SAN ANGELO, Texas — Last month the Small Business Development Center had the opportunity to offer an employee handbook seminar as part of its seminar series. The seminar was divided into two parts, and both were extremely informative. Therefore, I would like to share some of the information:
Many times small businesses don’t consider having an employee handbook because of the small number of staff they have, but it is important to be aware of the significance of written policies.
Having an employee handbook will always benefit a business. You will be prepared for when your business grows and, hopefully, you won’t face the uncertainty of what you can or cannot do when employing and managing staff. In addition, you will have well-defined employee policies that can settle disputes before they start and protect your business and your employees from litigation.
A handbook won’t protect you against everything that can go wrong with your employees, but the policies and procedures will provide guidance for fair and consistent treatment of employees, as well as critical government regulatory policies and company policies.
Here are some things to keep in mind about employee handbooks:
Avoid lengthy policies and the overuse of legal terminology within the handbook. Employees who become frustrated with the amount of information and with complex policies will never read it.
Make sure the handbook is given to each employee and they provide documentation acknowledging the content.
Employee handbooks can help improve employee morale by showing you are interested in fair and consistent communication for your employees.
It can set standards, bring new employees up to speed more quickly, and increase overall efficiency and professionalism.
Although nondisclosure agreements and conflict-of-interest statements are not legally required, having employees sign such documents helps to protect your trade secrets and company’s proprietary information.
It provides a clear explanation to employees that the company will make required deductions for federal and state taxes, as well as voluntary deductions for the company’s benefits programs.

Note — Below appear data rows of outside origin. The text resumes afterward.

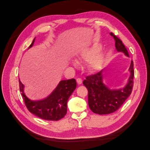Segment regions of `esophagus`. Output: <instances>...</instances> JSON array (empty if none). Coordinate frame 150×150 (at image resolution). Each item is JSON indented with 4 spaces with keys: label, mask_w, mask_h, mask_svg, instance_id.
I'll return each mask as SVG.
<instances>
[{
    "label": "esophagus",
    "mask_w": 150,
    "mask_h": 150,
    "mask_svg": "<svg viewBox=\"0 0 150 150\" xmlns=\"http://www.w3.org/2000/svg\"><path fill=\"white\" fill-rule=\"evenodd\" d=\"M76 81H77V83H78V84H82V83H83L82 79H80V78L77 79H76Z\"/></svg>",
    "instance_id": "obj_1"
}]
</instances>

The company’s leave policies should be carefully documented, especially those required to provide by law. Family medical leave, jury duty, military leave, and time off for court cases and voting should all be documented to comply with state and local laws. In addition, you should explain your policies for vacation, holiday, bereavement and sick leave.
These are just a few suggestions given during the seminar, and the discussions within these subjects contained a variety of regulation do’s and don’ts.
Therefore, having the expertise of speakers like Deirdre Patillo, senior professional in human resources, from the SBDC in San Antonio not only benefited the attendees but also the employees who are affected by working with a more prepared employer.